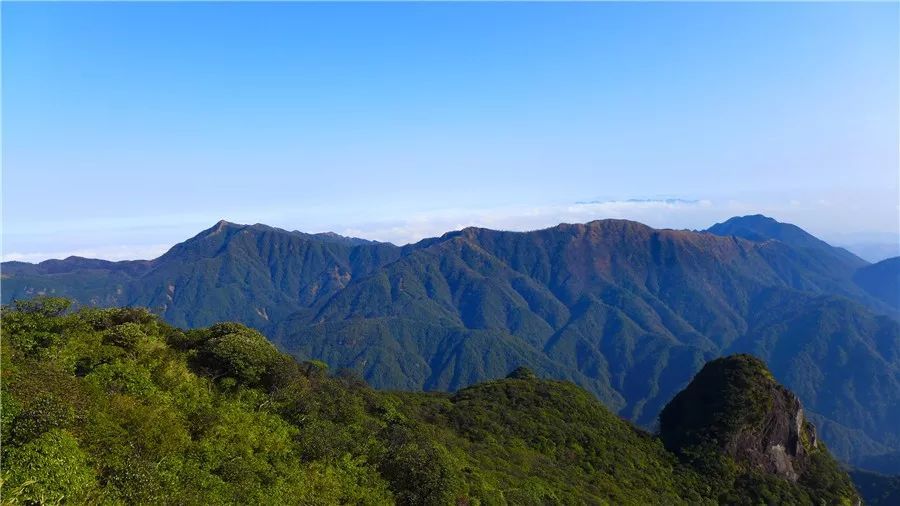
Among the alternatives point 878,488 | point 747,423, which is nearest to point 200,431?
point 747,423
...
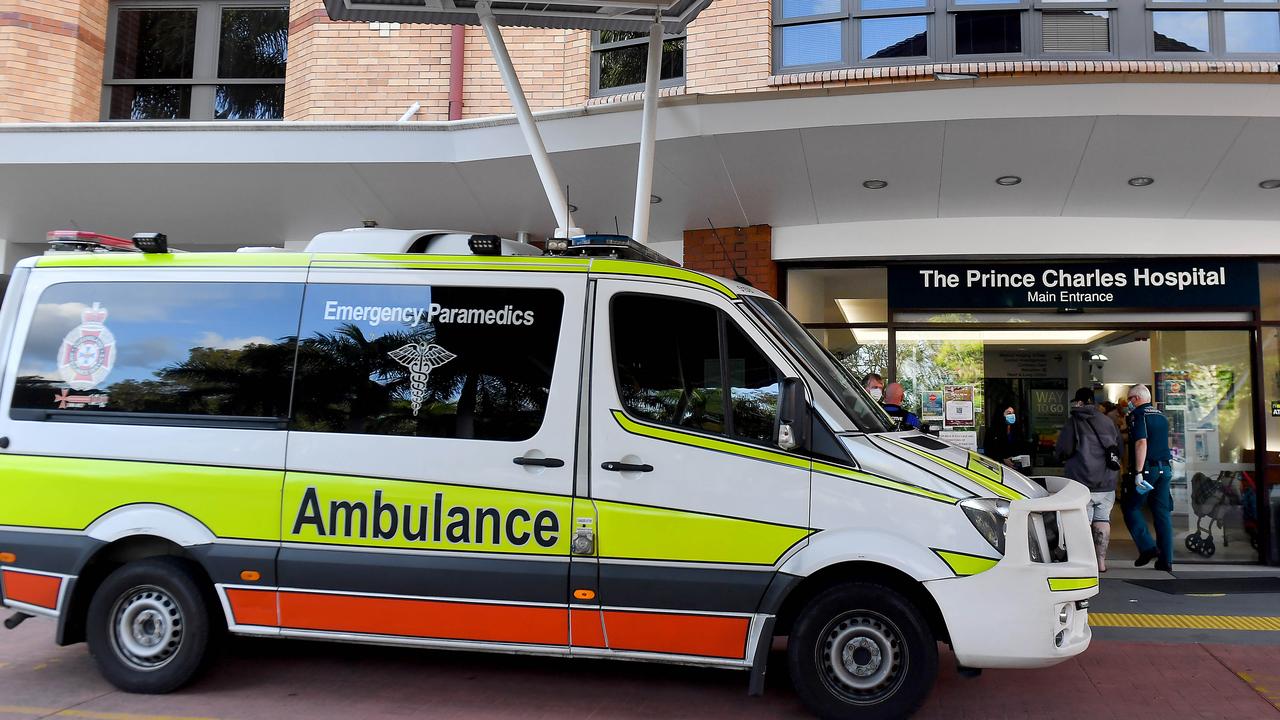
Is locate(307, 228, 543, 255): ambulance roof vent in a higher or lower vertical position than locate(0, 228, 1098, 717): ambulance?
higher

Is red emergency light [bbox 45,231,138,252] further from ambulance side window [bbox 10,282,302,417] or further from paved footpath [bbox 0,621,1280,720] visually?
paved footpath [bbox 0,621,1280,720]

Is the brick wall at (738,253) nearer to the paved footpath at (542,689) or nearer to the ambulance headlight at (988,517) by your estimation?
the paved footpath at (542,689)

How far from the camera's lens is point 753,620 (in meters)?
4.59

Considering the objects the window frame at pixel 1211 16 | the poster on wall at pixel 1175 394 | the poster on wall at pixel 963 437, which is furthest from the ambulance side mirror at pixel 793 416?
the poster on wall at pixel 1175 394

## [WHAT IS REQUIRED]
Pick out every line in the listing above that contains the string "bbox" and copy those lines. Case counts.

## [FINAL RESULT]
Is red emergency light [bbox 45,231,138,252] further from ambulance side window [bbox 10,282,302,417] or further from paved footpath [bbox 0,621,1280,720] visually?
paved footpath [bbox 0,621,1280,720]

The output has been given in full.